If your code must make this assumption then you can enforce this at compile time using static asserts (either something home-grown or something like BOOST_STATIC_ASSERT).

It should also be noted that when casting from one pointer type to another the only safe operation you can perform is to cast back to the original type and any other operation is, at best, undefined. To this fact ozo and Infinity08 have already eluded.

04.09.2008 at 07:44AM PDT, ID: 21315425

Gurudenis:

2 evilrix:
You will no doubt have noticed that akohan indicated their level of proficiency in C Programming Language as "Beginner on this subject". While I'm well aware of the Standard and its position regarding the size of integer type, it would be really hard to explain the answer to the original question if I had to say things that (as we both know perfectly well) probably will not affect akohan's code that is being discussed in this particular thread. And even if sizeof(int)!=4 on akohan's PC, this will soon become obvious as a result of their comments, but by default, especially when discussing a beginner's question, it's usually assumed that int is a 4-byte type and the Earth is round (technically Earth is a geoid, but what if Copernicus tried to explain that to the public? He'd be burnt twice). Therefore, I only tried to make things understandable by omitting a detail that would or would not surface later.

>> result in non-portable code
Does the original question sound to you like portability is the most important immediate concern? To me, it sounded like akohan wondered what was going on in this code, which is exactly what the answer was about.

PS. Which modern platforms can you think of that have sizeof(int)!=4 ? What is the probability of akohan or anyone else working on one of them?

04.09.2008 at 08:14AM PDT, ID: 21315793

Rank: Guru

evilrix:

akohan seeks understanding and by providing imprecise answers you risk misunderstanding, IMO that's worse than not understanding! The standard is explicit about not defining types to have any specific size and to suggest otherwise is misleading.

The answers given by ozo and Infinity08 collectively provide no misleading information or assumptions and correctly identify that this code is non-portable and the behavior cannot be guaranteed to be consistent or safe.

04.09.2008 at 09:26AM PDT, ID: 21316495

Rank: Sage

Infinity08:

>> probably will not affect akohan's code that is being discussed in this particular thread.

Except that it DID affect his code, as the code he posted assumes that an int is 2 bytes wide. So, talking about the width of an int is relevant, and indeed necessary to explain the behavior he was witnessing.

I don't think the width of an int is a "detail", especially in a question like this, so I don't think omitting it adds to the clarity of the answer. In fact, it will create a false understanding, which will inevitably cause problems later on.

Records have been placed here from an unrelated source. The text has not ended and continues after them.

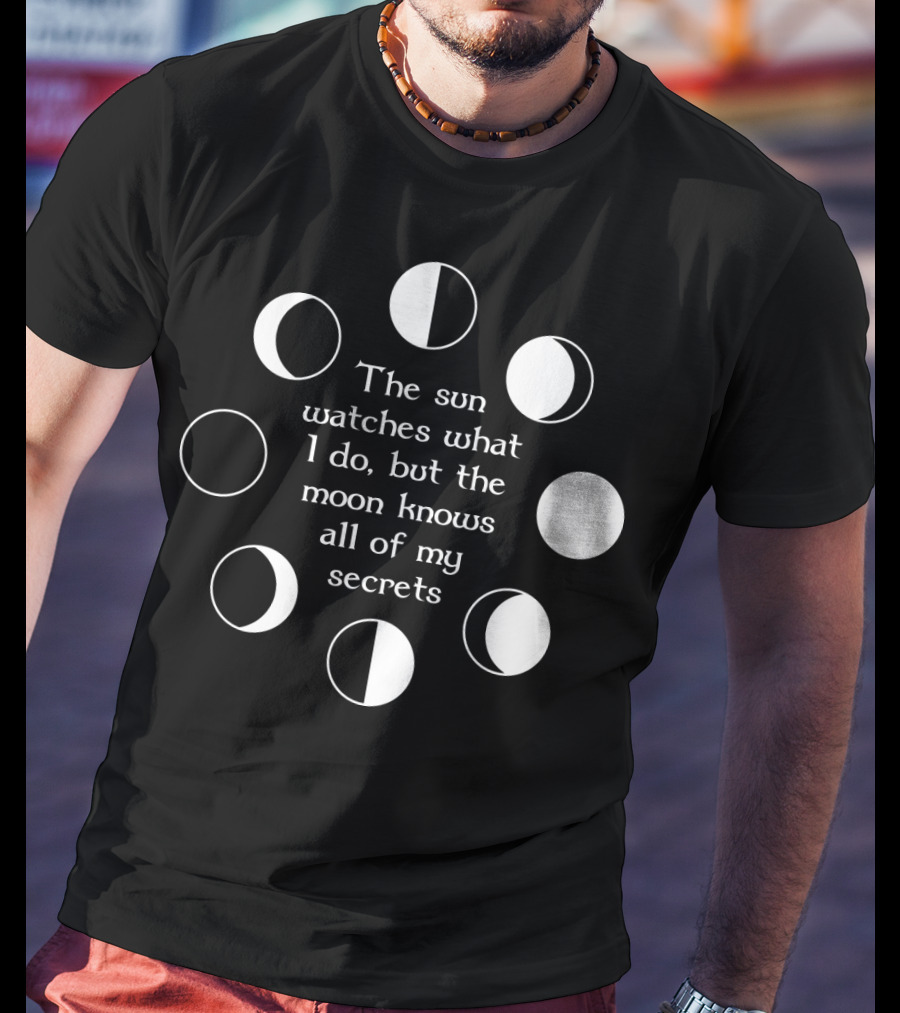 The Sun Watches What I Do But The Moon Knows All Of My Secrets T-Shirt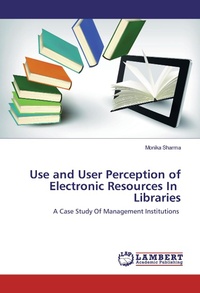 Abbildung von: Use and User Perception of Electronic Resources In Libraries - LAP Lambert Academic Publishing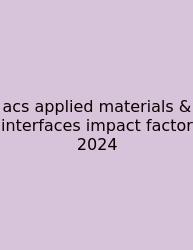 Acs Applied Materials & Interfaces Impact Factor 2024
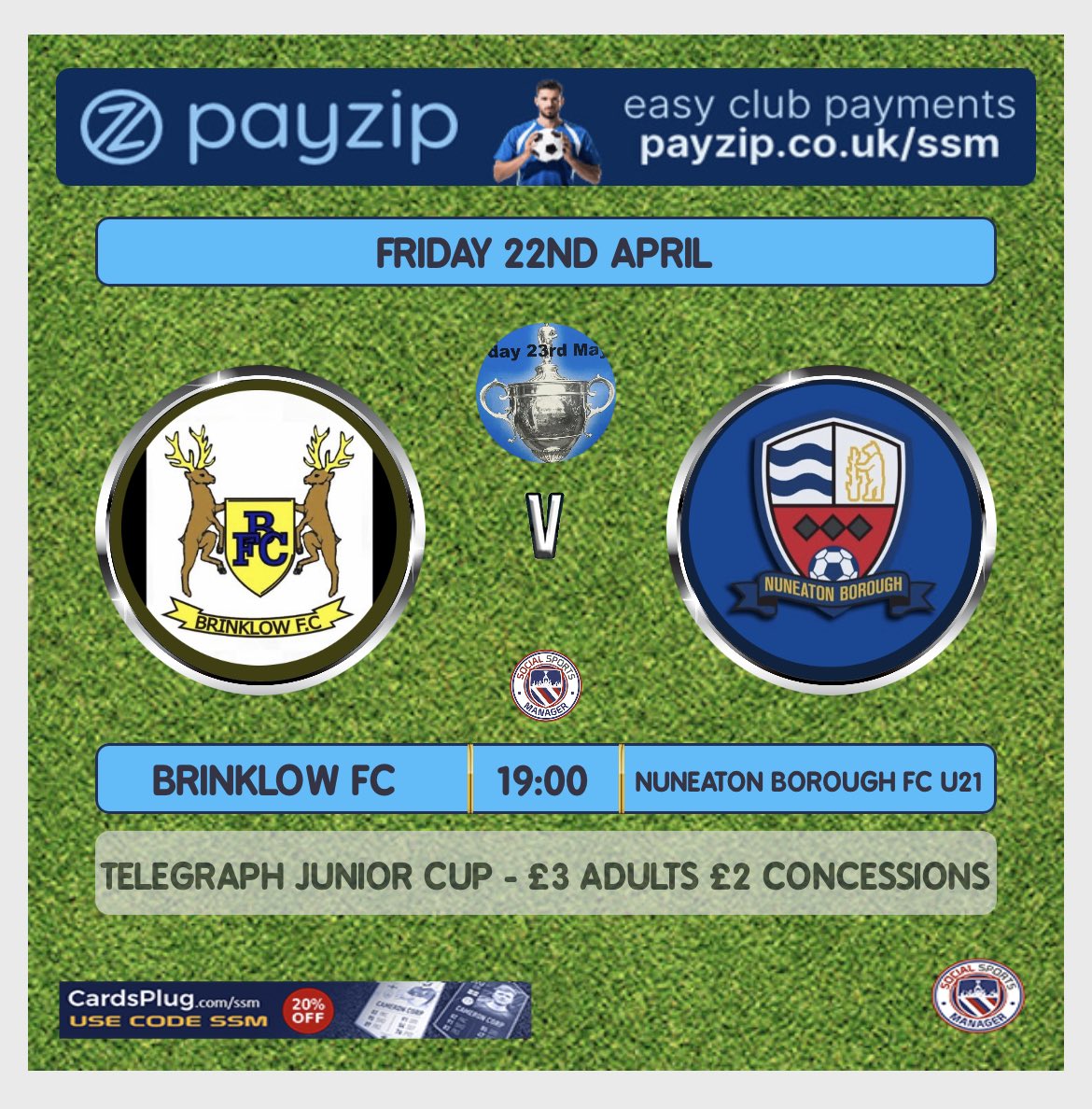 🏆 Telegraph Junior Cup Final 🏆

£3 Adults - £2 Concession 

<a href="/BrinklowFc/">Brinklow FC Seniors</a> vs <a href="/NuneatonBoroFC/">Nuneaton Borough FC</a>  U21s 

📅 Friday 22nd April
⏰ 19:00 KO
🏆 Telegraph Junior Cup Final 
🏟 COPSEWOOD COMMUNITY SPORTS AND SOCIAL CLUB

ALLARD WAY, COVENTRY CV3 1JP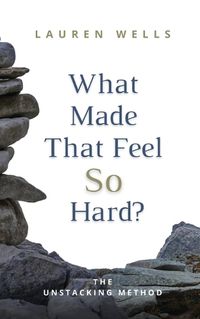 Cover image for What Made That Feel So Hard?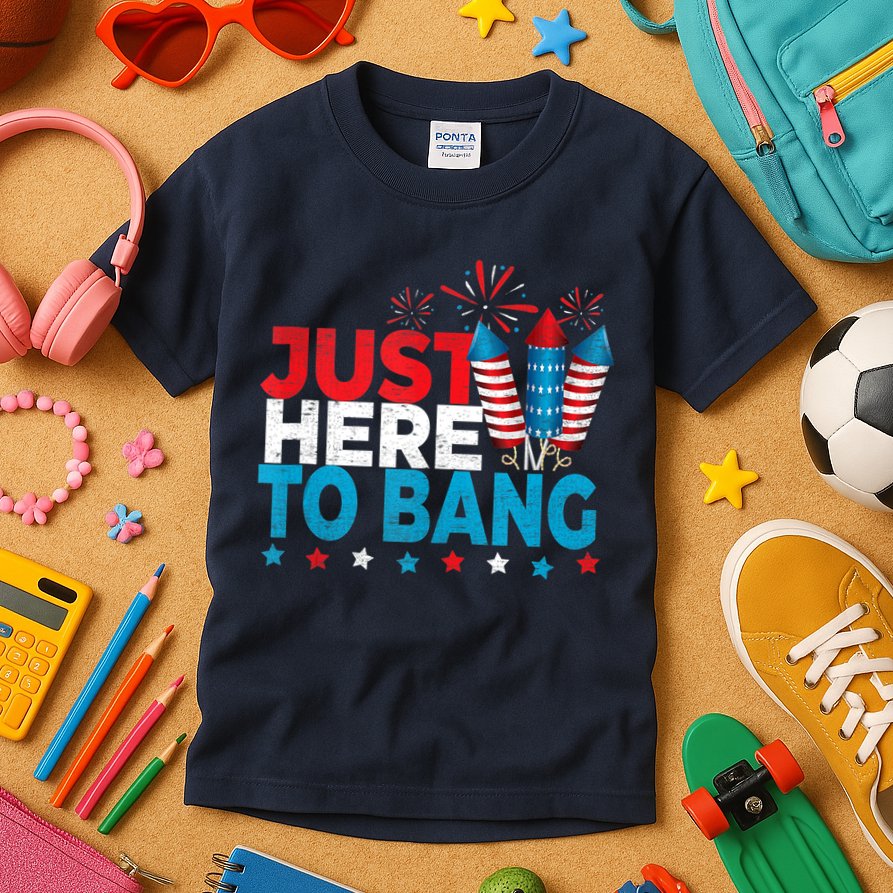 Just Here To Bang Shirt Red White Blue 4th Of July Fireworks Kids T-Shirt
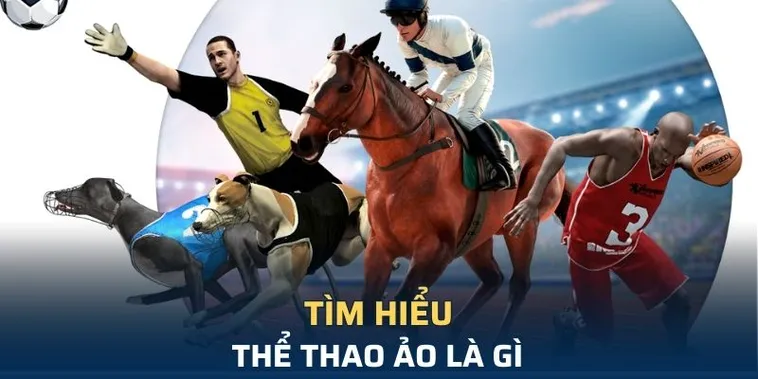 Tìm Hiểu Cá Cược Thể Thao Ảo 789Win: Hành Trình Giải Trí Đỉnh Cao 1 Tìm Hiểu Cá Cược Thể Thao Ảo 789Win: Hành Trình Giải Trí Đỉnh Cao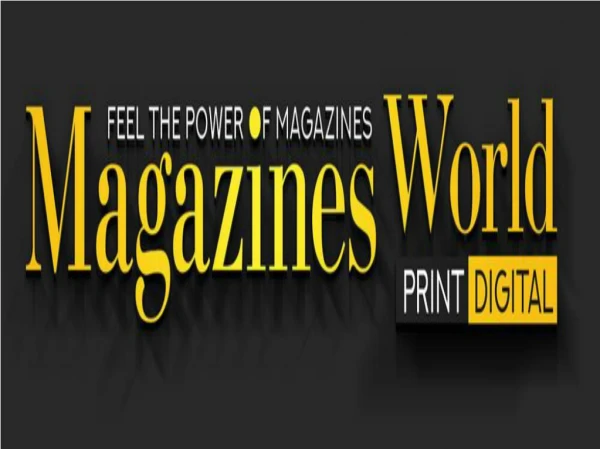 Welcome to Magazines Worldwide Store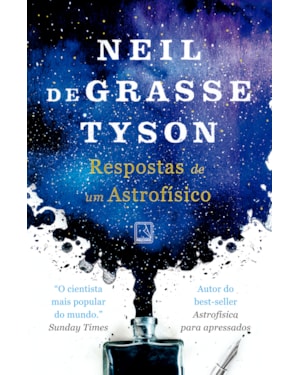RESPOSTAS DE UM ASTROFÍSICO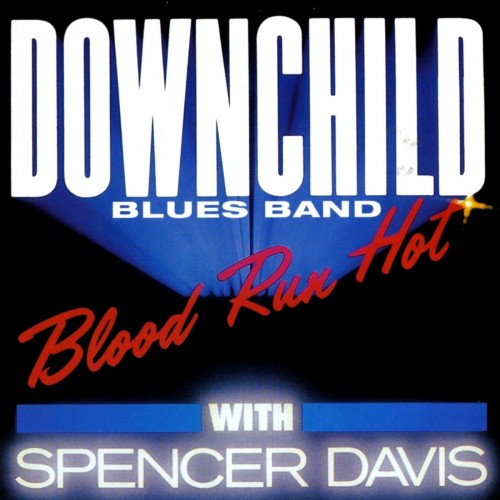 Downchild Blues Band - Blood Run Hot (1981)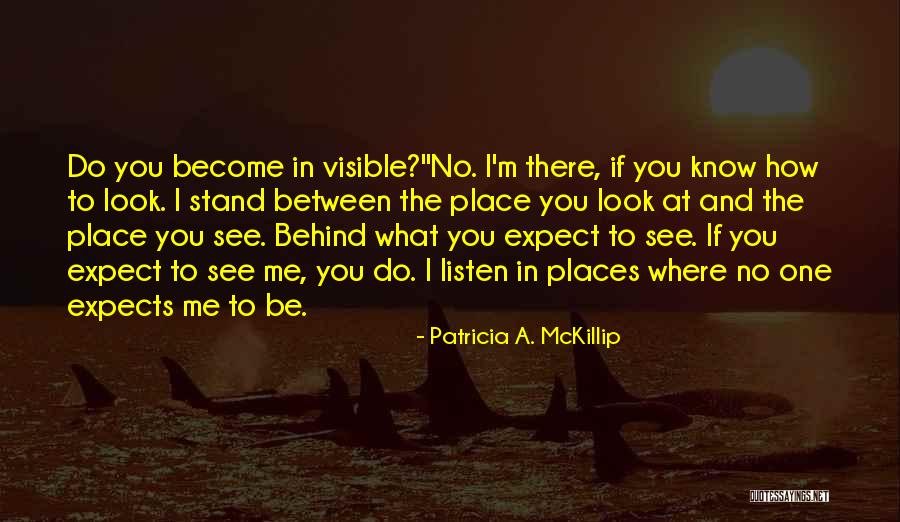 Where Do You Stand Quotes By Patricia A. McKillip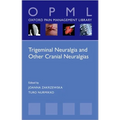 Trigeminal Neuralgia and Other Cranial Neuralgias: A Practical Personalised Holistic Approach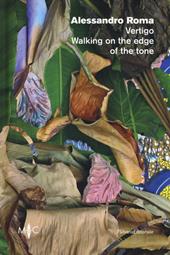 Alessandro Roma. Vertigo. Walking on the edge of the tone. Catalogo della mostra (Faenza, 12 settembre-21 ottobre 2018). Ediz. italiana e inglese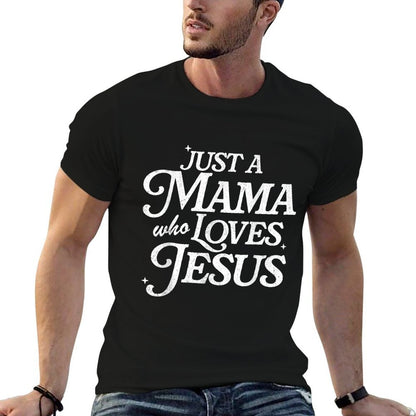 Just A Mama Who Loves Jesus T-Shirt - Christian Mothers Day Gift for Women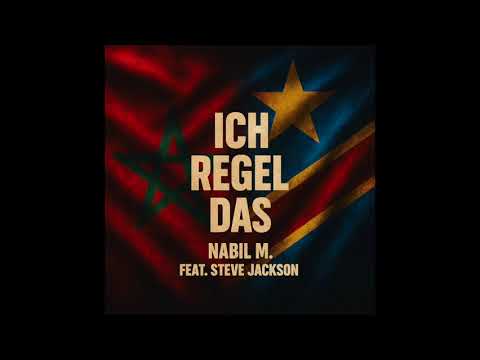 Nabil M. feat Steve Jackson "ich regel das"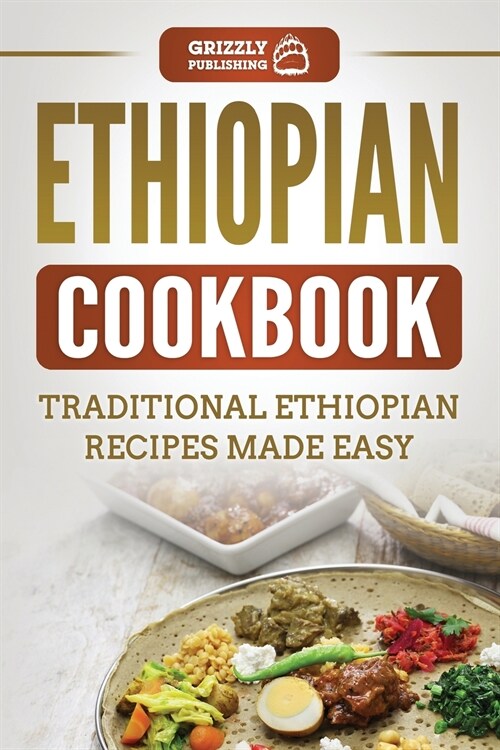 Ethiopian Cookbook: Traditional Ethiopian Recipes Made Easy (Paperback)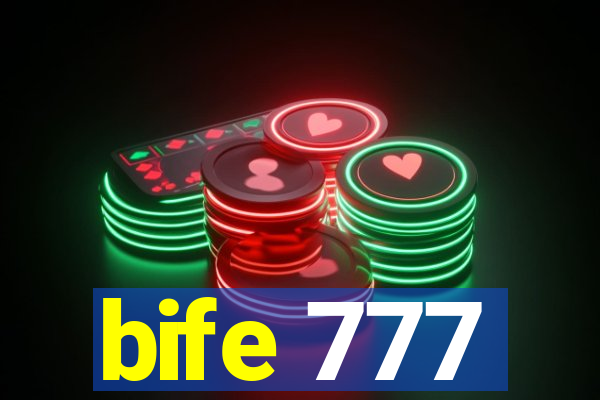 bife 777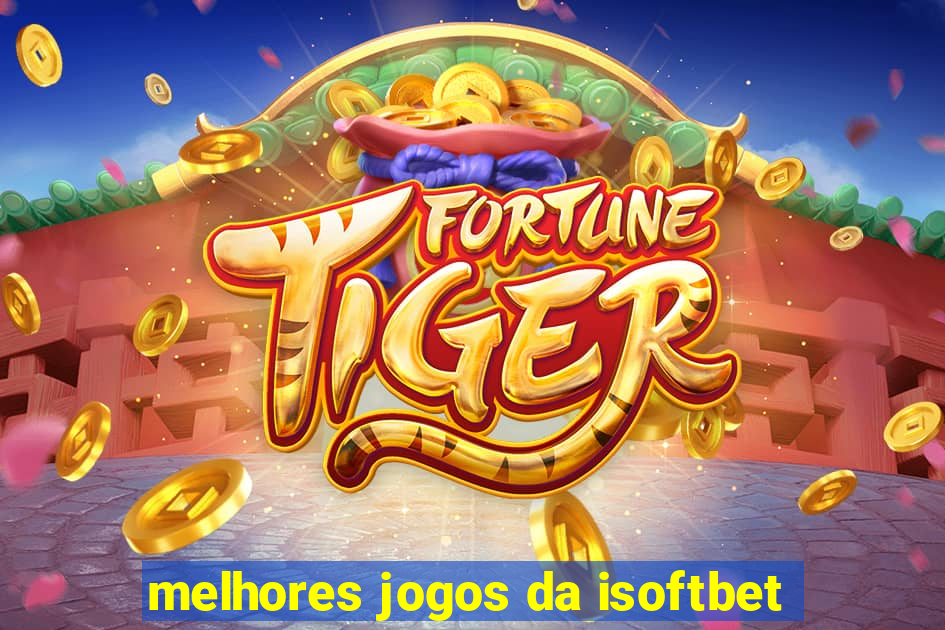 melhores jogos da isoftbet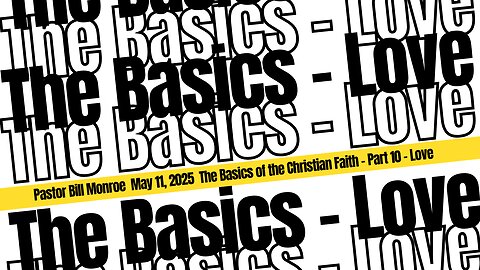 The Basics of the Christian Faith - Part 10 - Love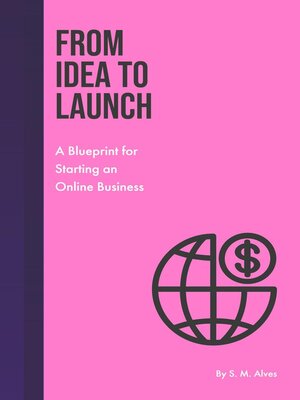 cover image of From Idea to Launch--A Blueprint for Starting an Online Business
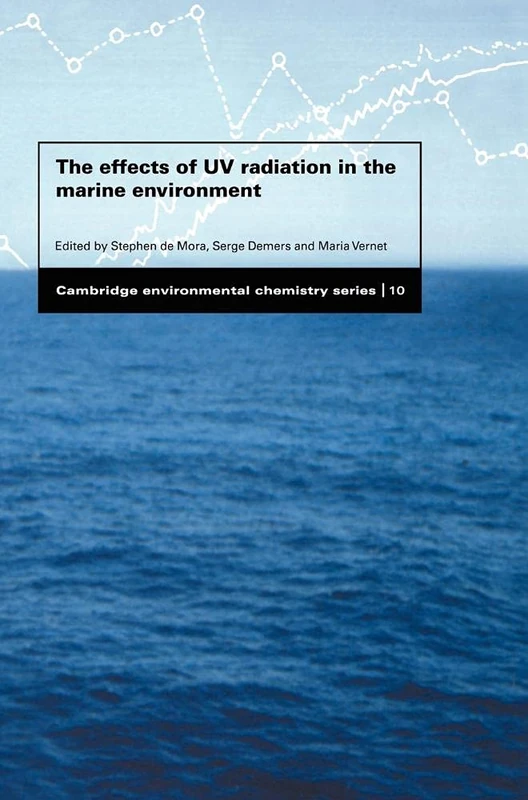 The Effects of UV Radiation in the Marine Environment: 10 (Cambridge Environmental Chemistry Series, Series Number 10)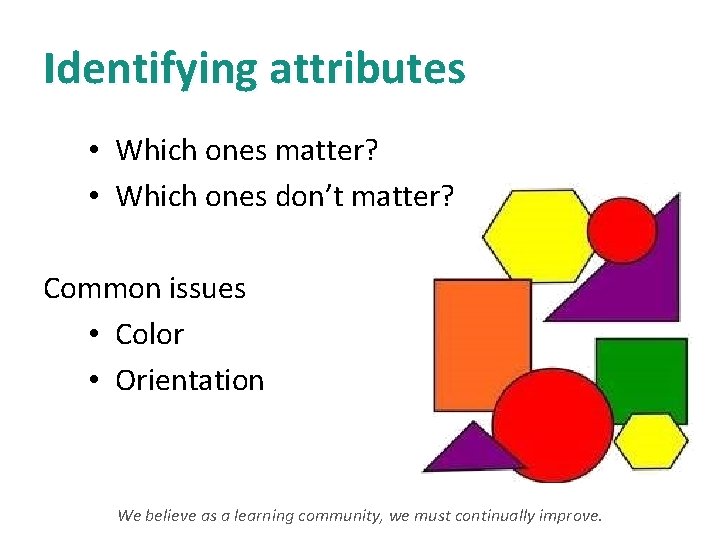 Identifying attributes • Which ones matter? • Which ones don’t matter? Common issues •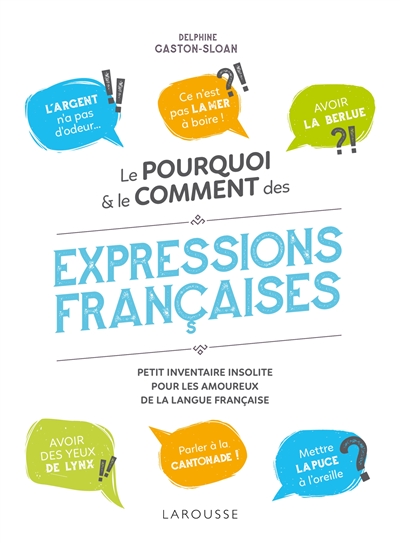 Le pourquoi & le comment des expressions françaises : petit inventaire insolite pour les amoureux de la langue française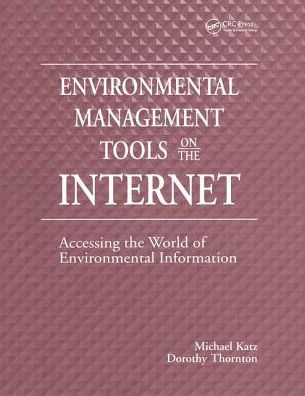 Environmental Management Tools on the Internet: Accessing the World of Environmental Information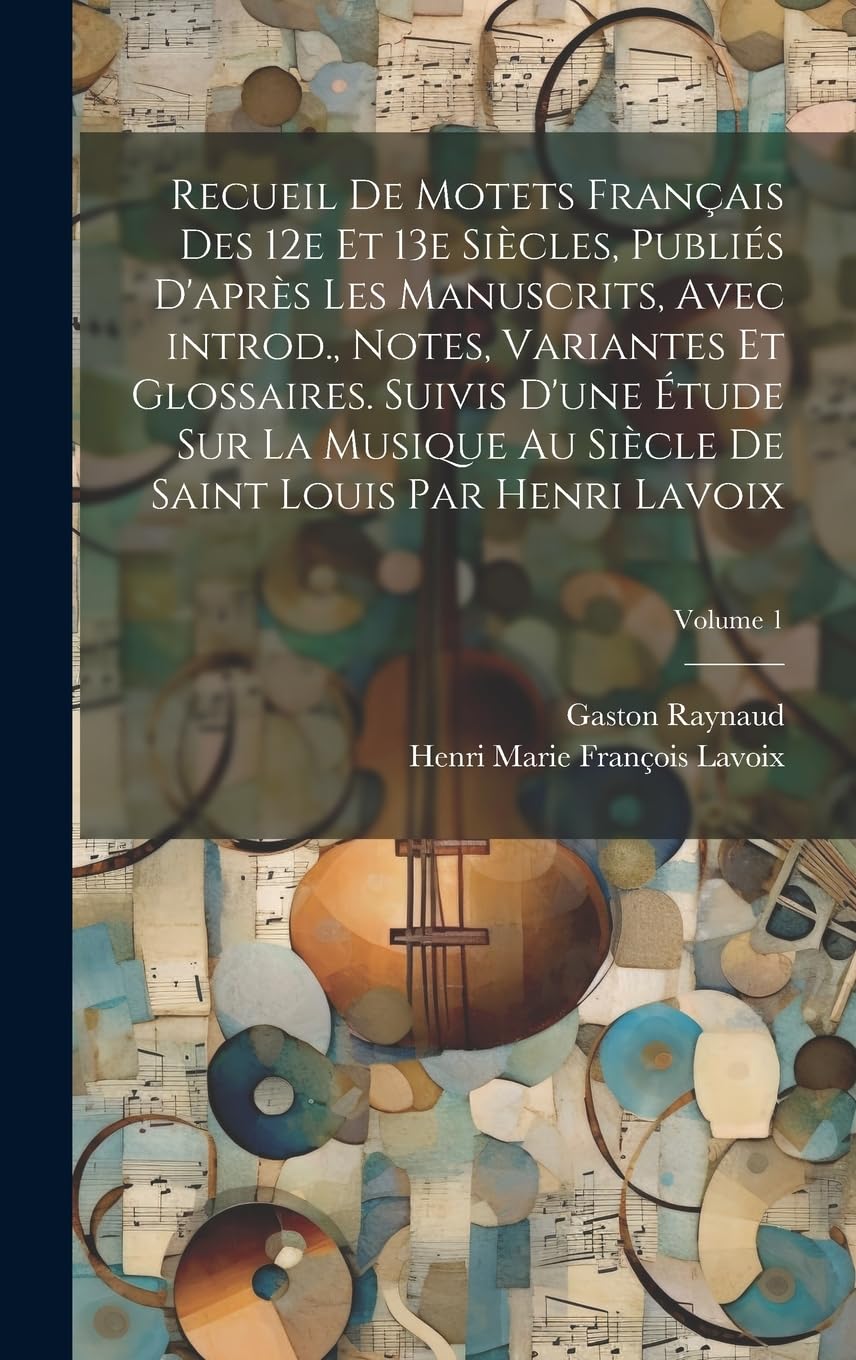 Recueil de motets français des 12e et 13e siècles, publiés d'après les manuscrits, avec introd., notes, variantes et glossaires. Suivis d'une étude ... de Saint Louis par Henri Lavoix; Volume 1 Poetry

04.09.2008 at 09:35AM PDT, ID: 21316587

Gurudenis:

By giving a detailed fully blown technically correct standard-compliant answer, you risk not being understood at all when the question was asked by someone who feels they do not have firm understanding of the subject. An answer that is plain right on 99.9% modern systems is better than an answer that is true for 100% systems but simply not understandable by the target audience.

I used to be a C++ teacher. Imagine me explaining things in dull terms of the Standard - I'd have lost my job sooner than I'd say "A plain int object has the natural size suggested by the architecture of the execution environment (large enough to contain any value in the range INT_MIN to INT_MAX as defined in the header <limits.h>)".